This is where to call out areas of the design that require closure before deciding
to implement the design. For instance,
> 1. This requires exposing previously private resources which contain sensitive
information. Can we do this?

## Summary

Once convinced that the Operator SDK is the tool to have to develop your operator, you quickly encounter several points to deal with that are not natively brought through the SDK (we'll talk about that hereafter in details). It also becomes evident, that building an operator with a high capability level can be difficult.


The Operator SDK is sufficiently opened and flexible to let you use your own techniques to do what you want as you want. However, we thought that on some points we would prefer to be more guided and avoid some brainstorming on "how it works/how to do/do we need to do" some code to achieve our goal. However, we'd like too to keep the flexibility and we reject some other operator frameworks more dedicated/specialized to an application domain. Moreover, some code would worth a capitalization shared among other developers.


It's fully normal to have to learn how to use a framework, however we noticed the existence of recommendations/golden rules out there (a repo exists with the code, Red Hat blog, a book, ...) to follow for a great implementation. Okay but this distracted us from our main goal, the application business logic.


A GO module already exists (@Orange) and implements the point addressed here, and we are thinking to deliver the code in the OS community. Its name is OKT.
Important to say, this code does not pretend to fill a gap (we felt it as is) to reach an optimal framework, but it may bring some propositions we would greatly appreciate to discuss with the community.

It is described below through 2 stories to better understand the proposition. To see how it works, we built an example of the Memcached Operator using the OKT library and functionally equal to the original Memcached operator sample (to see later: a second iteration that brings an implementation of the Memcached application life cycle through a state machine managed as a resource).


## Motivation

We worked mainly on an operator for a stateful application and had to deal with:


- the question to detect finely any change in the managed resources by the operator (do not update them unnecessarily)

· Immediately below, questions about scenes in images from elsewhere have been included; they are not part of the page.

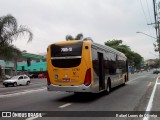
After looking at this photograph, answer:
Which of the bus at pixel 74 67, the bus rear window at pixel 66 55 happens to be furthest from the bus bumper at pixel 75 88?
the bus rear window at pixel 66 55

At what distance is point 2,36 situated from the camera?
39125 mm

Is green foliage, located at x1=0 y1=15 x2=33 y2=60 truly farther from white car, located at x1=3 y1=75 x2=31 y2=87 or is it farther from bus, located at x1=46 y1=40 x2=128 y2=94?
bus, located at x1=46 y1=40 x2=128 y2=94

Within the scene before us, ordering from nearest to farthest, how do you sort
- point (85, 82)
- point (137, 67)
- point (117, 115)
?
point (117, 115) → point (85, 82) → point (137, 67)

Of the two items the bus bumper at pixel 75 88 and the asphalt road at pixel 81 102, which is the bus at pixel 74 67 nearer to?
the bus bumper at pixel 75 88

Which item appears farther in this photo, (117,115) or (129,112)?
(129,112)

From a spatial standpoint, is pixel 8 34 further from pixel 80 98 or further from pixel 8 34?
pixel 80 98

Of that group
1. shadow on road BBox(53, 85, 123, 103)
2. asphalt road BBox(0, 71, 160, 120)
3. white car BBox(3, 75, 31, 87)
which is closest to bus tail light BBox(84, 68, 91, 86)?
asphalt road BBox(0, 71, 160, 120)

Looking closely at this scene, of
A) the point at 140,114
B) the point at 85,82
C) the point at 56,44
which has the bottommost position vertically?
the point at 140,114

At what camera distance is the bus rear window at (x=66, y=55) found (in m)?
15.5

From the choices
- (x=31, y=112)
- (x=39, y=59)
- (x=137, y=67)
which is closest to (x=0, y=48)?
(x=31, y=112)

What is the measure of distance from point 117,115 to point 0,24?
30892mm

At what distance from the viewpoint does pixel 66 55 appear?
→ 1580 cm

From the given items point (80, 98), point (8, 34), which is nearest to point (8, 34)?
point (8, 34)

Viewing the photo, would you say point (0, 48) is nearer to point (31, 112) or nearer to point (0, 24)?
point (0, 24)
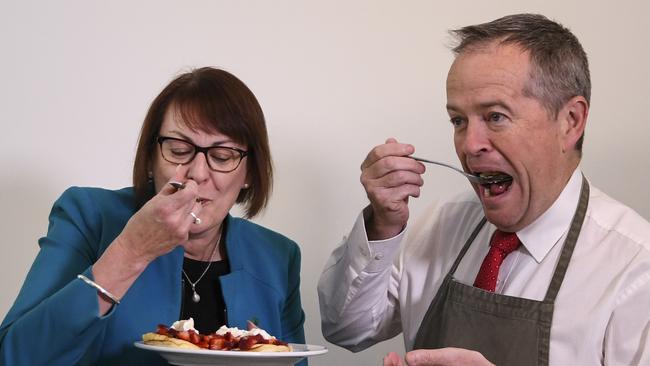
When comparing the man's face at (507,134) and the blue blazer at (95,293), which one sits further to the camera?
the man's face at (507,134)

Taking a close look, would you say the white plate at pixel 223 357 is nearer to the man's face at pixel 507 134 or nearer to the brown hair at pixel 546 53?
the man's face at pixel 507 134

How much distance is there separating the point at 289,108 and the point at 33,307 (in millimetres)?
921

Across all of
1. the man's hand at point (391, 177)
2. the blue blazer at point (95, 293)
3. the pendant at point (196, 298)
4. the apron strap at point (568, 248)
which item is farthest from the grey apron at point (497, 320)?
the pendant at point (196, 298)

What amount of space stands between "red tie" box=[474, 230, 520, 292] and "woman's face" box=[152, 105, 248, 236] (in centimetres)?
52

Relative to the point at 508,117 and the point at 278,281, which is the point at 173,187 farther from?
the point at 508,117

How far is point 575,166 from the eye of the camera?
72.9 inches

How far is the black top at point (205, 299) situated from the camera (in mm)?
1922

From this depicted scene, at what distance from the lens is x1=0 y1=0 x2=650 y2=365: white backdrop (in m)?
2.25

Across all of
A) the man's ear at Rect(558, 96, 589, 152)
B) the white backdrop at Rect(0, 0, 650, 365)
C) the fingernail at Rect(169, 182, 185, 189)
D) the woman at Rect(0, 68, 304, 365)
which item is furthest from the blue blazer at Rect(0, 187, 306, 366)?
the man's ear at Rect(558, 96, 589, 152)

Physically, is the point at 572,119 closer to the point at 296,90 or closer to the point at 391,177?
the point at 391,177

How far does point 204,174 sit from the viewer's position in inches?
71.8

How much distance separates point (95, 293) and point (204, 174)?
0.35 meters

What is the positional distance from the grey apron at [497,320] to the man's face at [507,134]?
0.10 m

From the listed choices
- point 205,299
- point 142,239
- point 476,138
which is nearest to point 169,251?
point 142,239
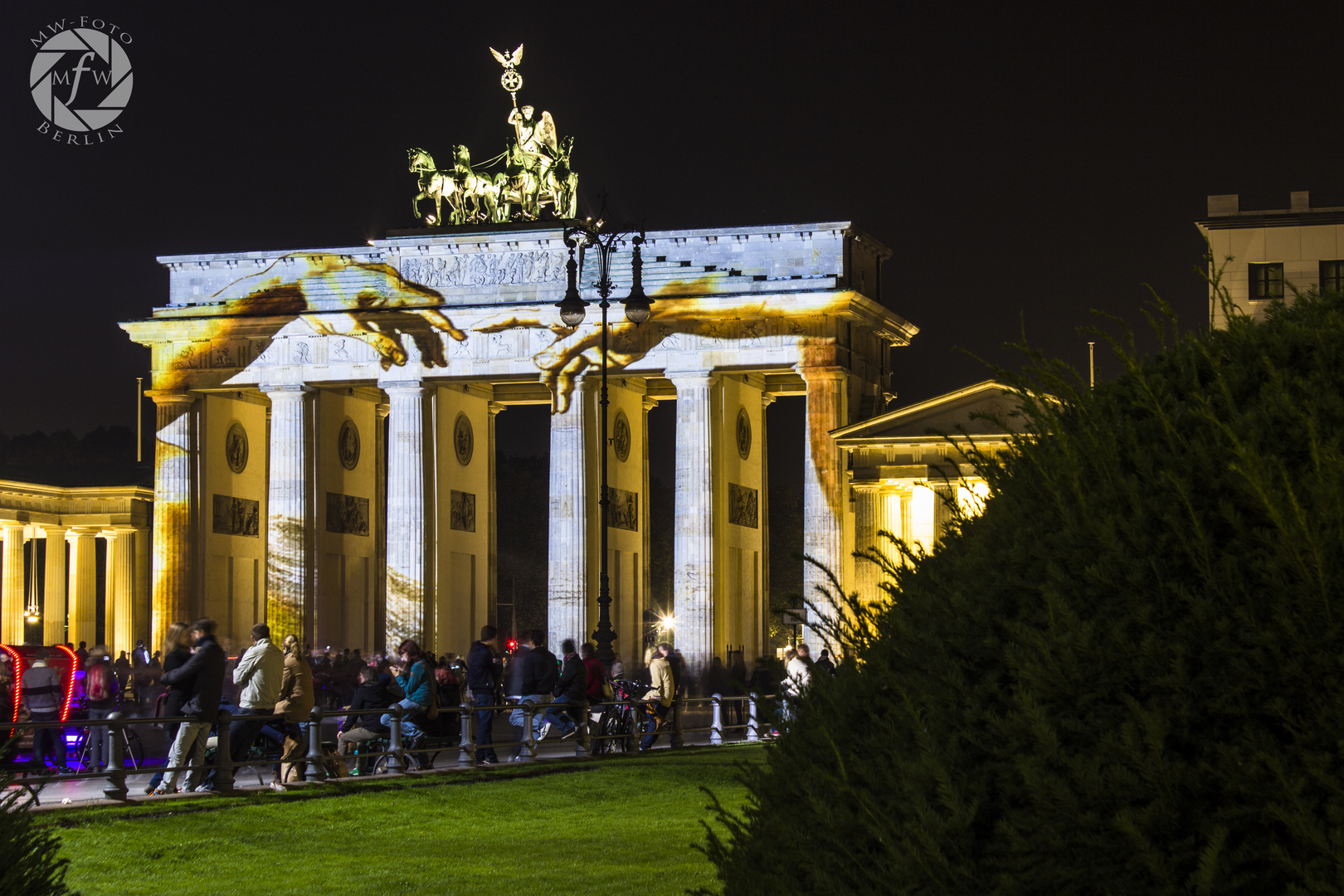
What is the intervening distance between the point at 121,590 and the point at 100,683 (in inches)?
2196

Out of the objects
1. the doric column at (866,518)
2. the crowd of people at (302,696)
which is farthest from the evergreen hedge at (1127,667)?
the doric column at (866,518)

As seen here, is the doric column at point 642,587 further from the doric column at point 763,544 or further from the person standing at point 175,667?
the person standing at point 175,667

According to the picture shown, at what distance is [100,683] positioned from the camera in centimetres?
2592

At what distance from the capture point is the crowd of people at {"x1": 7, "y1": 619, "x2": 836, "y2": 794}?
21.7m

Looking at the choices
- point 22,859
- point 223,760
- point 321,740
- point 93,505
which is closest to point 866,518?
point 321,740

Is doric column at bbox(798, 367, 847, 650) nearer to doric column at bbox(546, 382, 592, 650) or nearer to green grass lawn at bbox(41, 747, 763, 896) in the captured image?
doric column at bbox(546, 382, 592, 650)

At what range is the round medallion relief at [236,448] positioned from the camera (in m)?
67.7

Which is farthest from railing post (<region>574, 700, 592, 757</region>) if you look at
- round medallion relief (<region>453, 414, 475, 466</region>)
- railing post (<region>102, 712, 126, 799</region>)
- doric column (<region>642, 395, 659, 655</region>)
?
round medallion relief (<region>453, 414, 475, 466</region>)

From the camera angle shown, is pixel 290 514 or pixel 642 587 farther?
pixel 642 587

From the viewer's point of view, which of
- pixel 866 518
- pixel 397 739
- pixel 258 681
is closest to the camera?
pixel 258 681

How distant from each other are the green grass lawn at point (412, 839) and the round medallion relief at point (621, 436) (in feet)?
134

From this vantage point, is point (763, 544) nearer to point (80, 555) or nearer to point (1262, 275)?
point (1262, 275)

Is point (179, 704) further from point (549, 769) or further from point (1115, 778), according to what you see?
point (1115, 778)

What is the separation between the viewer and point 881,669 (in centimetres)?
479
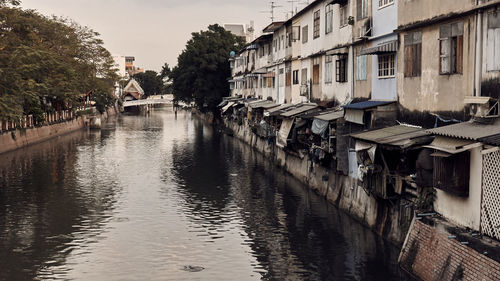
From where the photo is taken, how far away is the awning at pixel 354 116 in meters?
25.6

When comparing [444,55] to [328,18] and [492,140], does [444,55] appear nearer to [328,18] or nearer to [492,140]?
[492,140]

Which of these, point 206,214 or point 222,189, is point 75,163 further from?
point 206,214

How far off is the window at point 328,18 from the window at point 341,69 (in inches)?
112

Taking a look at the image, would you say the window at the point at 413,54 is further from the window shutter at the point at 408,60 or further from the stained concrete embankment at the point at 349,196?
the stained concrete embankment at the point at 349,196

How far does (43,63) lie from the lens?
170 feet

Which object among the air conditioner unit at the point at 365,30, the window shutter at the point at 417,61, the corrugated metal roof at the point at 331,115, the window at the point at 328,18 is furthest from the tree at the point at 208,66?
the window shutter at the point at 417,61

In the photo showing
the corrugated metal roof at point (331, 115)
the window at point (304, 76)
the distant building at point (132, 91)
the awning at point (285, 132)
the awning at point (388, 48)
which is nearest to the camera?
the awning at point (388, 48)

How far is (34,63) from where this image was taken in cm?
4981

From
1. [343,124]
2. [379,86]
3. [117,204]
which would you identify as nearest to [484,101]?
[379,86]

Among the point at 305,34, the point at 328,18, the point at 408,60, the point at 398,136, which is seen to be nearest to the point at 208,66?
the point at 305,34

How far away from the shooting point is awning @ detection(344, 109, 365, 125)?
1007 inches

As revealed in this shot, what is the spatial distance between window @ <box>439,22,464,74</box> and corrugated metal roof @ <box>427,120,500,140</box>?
88.9 inches

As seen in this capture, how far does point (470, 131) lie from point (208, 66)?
258 feet

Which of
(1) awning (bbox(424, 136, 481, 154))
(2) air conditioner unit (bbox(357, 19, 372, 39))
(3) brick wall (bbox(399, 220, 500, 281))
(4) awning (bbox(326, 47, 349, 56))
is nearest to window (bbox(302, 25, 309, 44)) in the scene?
(4) awning (bbox(326, 47, 349, 56))
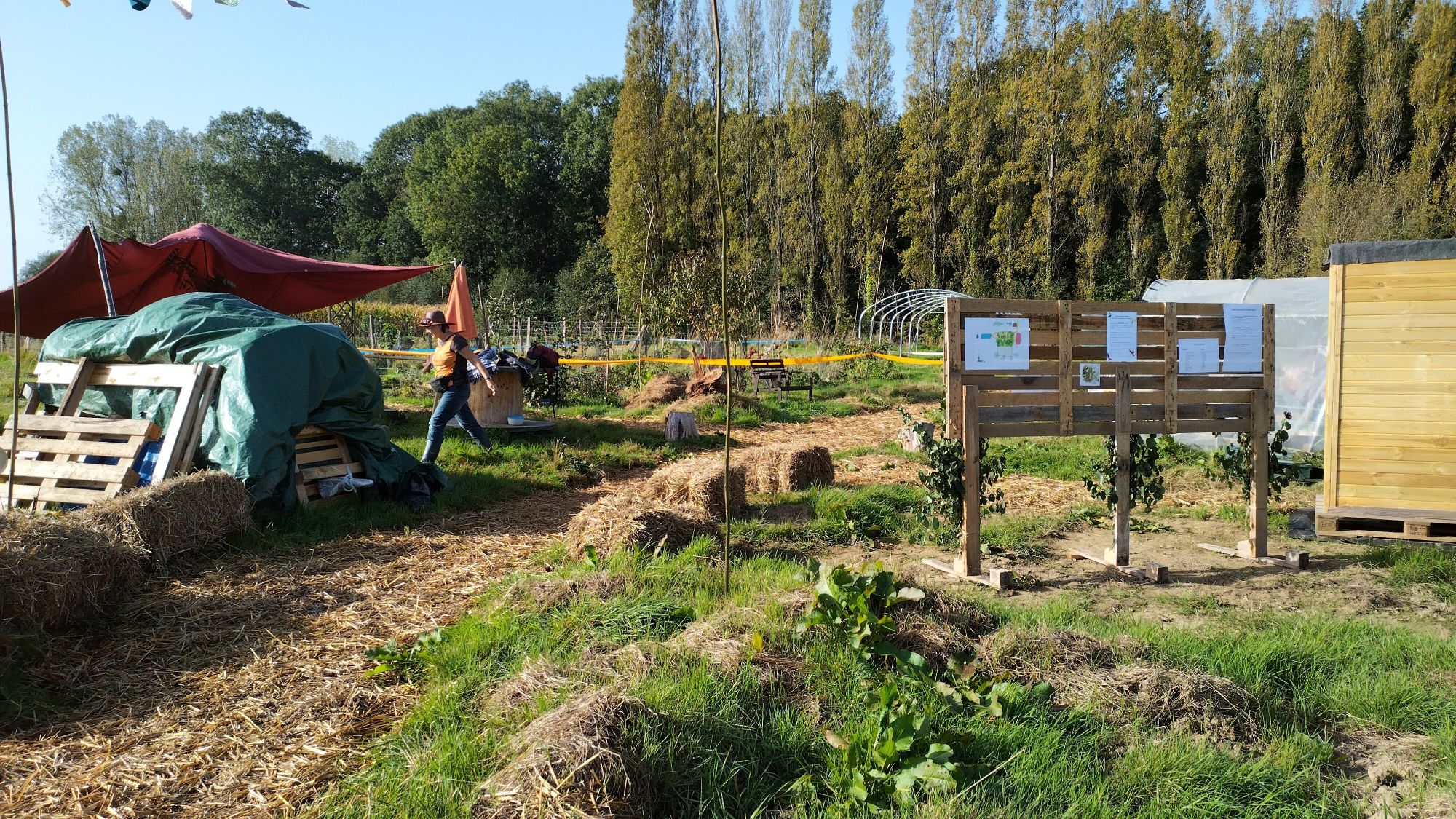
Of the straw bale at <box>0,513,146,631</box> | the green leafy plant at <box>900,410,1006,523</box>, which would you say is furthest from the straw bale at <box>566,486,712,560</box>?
the straw bale at <box>0,513,146,631</box>

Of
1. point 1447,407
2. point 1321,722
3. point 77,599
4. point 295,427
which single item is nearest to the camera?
point 1321,722

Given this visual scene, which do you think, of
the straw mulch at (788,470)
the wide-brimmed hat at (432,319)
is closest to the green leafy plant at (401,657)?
the straw mulch at (788,470)

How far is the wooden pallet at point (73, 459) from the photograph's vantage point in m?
6.20

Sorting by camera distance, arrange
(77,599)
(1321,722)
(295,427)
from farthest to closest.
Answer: (295,427)
(77,599)
(1321,722)

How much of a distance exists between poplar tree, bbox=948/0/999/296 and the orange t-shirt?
24986 millimetres

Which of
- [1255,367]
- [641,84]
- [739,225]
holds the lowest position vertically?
[1255,367]

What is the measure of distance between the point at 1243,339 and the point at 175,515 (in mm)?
7580

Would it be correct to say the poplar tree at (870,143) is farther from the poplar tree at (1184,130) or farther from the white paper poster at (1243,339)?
the white paper poster at (1243,339)

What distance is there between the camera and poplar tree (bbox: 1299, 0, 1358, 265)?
24078mm

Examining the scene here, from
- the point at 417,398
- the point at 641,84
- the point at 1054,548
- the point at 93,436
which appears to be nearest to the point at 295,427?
the point at 93,436

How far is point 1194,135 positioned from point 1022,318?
26771 mm

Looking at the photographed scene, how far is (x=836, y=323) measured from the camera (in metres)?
31.3

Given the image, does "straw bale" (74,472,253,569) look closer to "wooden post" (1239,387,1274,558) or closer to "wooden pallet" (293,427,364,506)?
"wooden pallet" (293,427,364,506)

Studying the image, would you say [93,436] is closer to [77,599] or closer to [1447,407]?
[77,599]
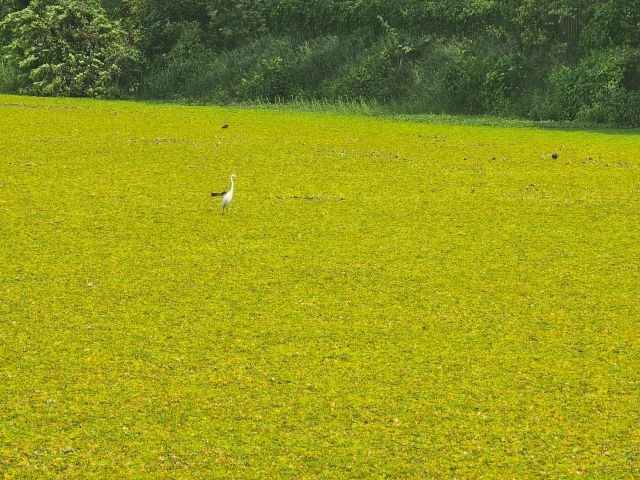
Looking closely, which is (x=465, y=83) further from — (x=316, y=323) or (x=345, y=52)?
(x=316, y=323)

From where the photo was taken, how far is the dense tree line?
17016 millimetres

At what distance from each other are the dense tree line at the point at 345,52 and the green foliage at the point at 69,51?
0.11 ft

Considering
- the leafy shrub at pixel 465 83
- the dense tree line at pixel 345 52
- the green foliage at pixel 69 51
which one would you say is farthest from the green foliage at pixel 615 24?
the green foliage at pixel 69 51

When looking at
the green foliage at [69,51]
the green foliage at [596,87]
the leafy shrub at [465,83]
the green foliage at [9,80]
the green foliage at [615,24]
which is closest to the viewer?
the green foliage at [596,87]

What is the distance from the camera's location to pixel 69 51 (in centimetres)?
2155

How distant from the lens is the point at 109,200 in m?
7.66

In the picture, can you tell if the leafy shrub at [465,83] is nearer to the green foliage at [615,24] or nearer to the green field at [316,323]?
the green foliage at [615,24]

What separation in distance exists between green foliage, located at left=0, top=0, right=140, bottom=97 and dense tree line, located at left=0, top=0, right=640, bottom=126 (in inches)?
1.3

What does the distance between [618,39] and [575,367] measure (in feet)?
47.3

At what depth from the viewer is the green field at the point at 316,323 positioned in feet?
10.7

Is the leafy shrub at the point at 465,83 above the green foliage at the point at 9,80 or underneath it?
above

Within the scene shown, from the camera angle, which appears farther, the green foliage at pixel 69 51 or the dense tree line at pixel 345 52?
the green foliage at pixel 69 51

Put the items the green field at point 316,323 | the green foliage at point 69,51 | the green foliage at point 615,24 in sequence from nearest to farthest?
the green field at point 316,323 < the green foliage at point 615,24 < the green foliage at point 69,51

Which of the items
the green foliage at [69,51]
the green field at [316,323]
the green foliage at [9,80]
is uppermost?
the green field at [316,323]
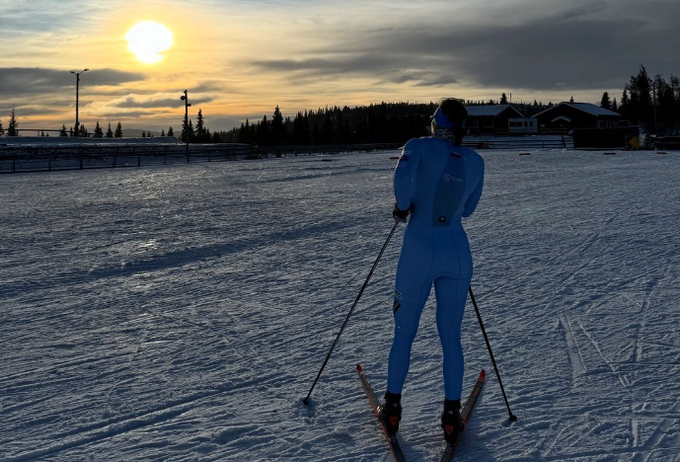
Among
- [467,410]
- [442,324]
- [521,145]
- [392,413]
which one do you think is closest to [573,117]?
[521,145]

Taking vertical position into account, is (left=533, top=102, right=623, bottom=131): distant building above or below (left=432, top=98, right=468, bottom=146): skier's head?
above

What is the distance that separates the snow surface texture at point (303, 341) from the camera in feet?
12.7

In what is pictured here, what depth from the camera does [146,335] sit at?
594 cm

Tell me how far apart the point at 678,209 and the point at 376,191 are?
327 inches

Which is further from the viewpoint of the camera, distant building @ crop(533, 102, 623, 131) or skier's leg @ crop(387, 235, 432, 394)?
distant building @ crop(533, 102, 623, 131)

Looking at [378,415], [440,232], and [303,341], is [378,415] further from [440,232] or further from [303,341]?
[303,341]

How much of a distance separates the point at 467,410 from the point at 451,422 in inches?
17.4

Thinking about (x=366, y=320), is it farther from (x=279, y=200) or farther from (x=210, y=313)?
(x=279, y=200)

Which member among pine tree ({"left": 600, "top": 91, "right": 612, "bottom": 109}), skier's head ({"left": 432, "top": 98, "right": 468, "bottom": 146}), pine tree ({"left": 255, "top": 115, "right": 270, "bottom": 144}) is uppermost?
pine tree ({"left": 600, "top": 91, "right": 612, "bottom": 109})

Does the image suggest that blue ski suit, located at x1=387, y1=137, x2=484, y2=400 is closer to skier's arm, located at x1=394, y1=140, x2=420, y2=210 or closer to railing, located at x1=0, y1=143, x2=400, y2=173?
skier's arm, located at x1=394, y1=140, x2=420, y2=210

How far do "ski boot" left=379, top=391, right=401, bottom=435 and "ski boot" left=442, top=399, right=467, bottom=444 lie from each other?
270 millimetres

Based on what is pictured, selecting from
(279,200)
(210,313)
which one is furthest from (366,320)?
(279,200)

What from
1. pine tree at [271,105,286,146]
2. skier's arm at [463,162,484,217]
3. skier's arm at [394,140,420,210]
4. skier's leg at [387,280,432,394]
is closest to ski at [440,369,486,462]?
skier's leg at [387,280,432,394]

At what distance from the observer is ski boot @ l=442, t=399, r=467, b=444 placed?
3.69 meters
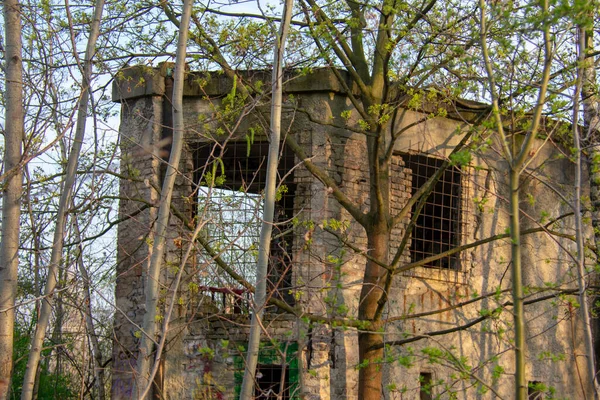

- the CR Reconciliation's Status to update as recommended
- apply CR finalizations as recommended
- apply success and errors management
- how to handle the application life-cycle states as simple as we can for the developpers and once this application is rolled out in production
- the fact that we are facing a context in wich we are more integrators than pure designers so building re-usable components is important to help maintainability across the team and organization
- ...

Note that it is mainly the first point (fine detection of changes) that puzzled us the more. We also had a look of what Elastic did for the ElasticSearch Operator and attend an inspirational talk from Sebastien Guilloux at Elastic team on this specific subject ([video here](https://www.youtube.com/watch?v=wMqzAOp15wo)). In particularly, it is shown that, in a Reconciliation process, the original methods to compare an "actual" resource vs the "expected" one are not optimal:
- `DeepEqual(expected, actual)` is not great for MetaData and defaulted values)
- a "hard way" consisting in comparaison by kind of fields (sameLabels(), sameAnnotations(),...) is not a great fit for unit tests, and so on...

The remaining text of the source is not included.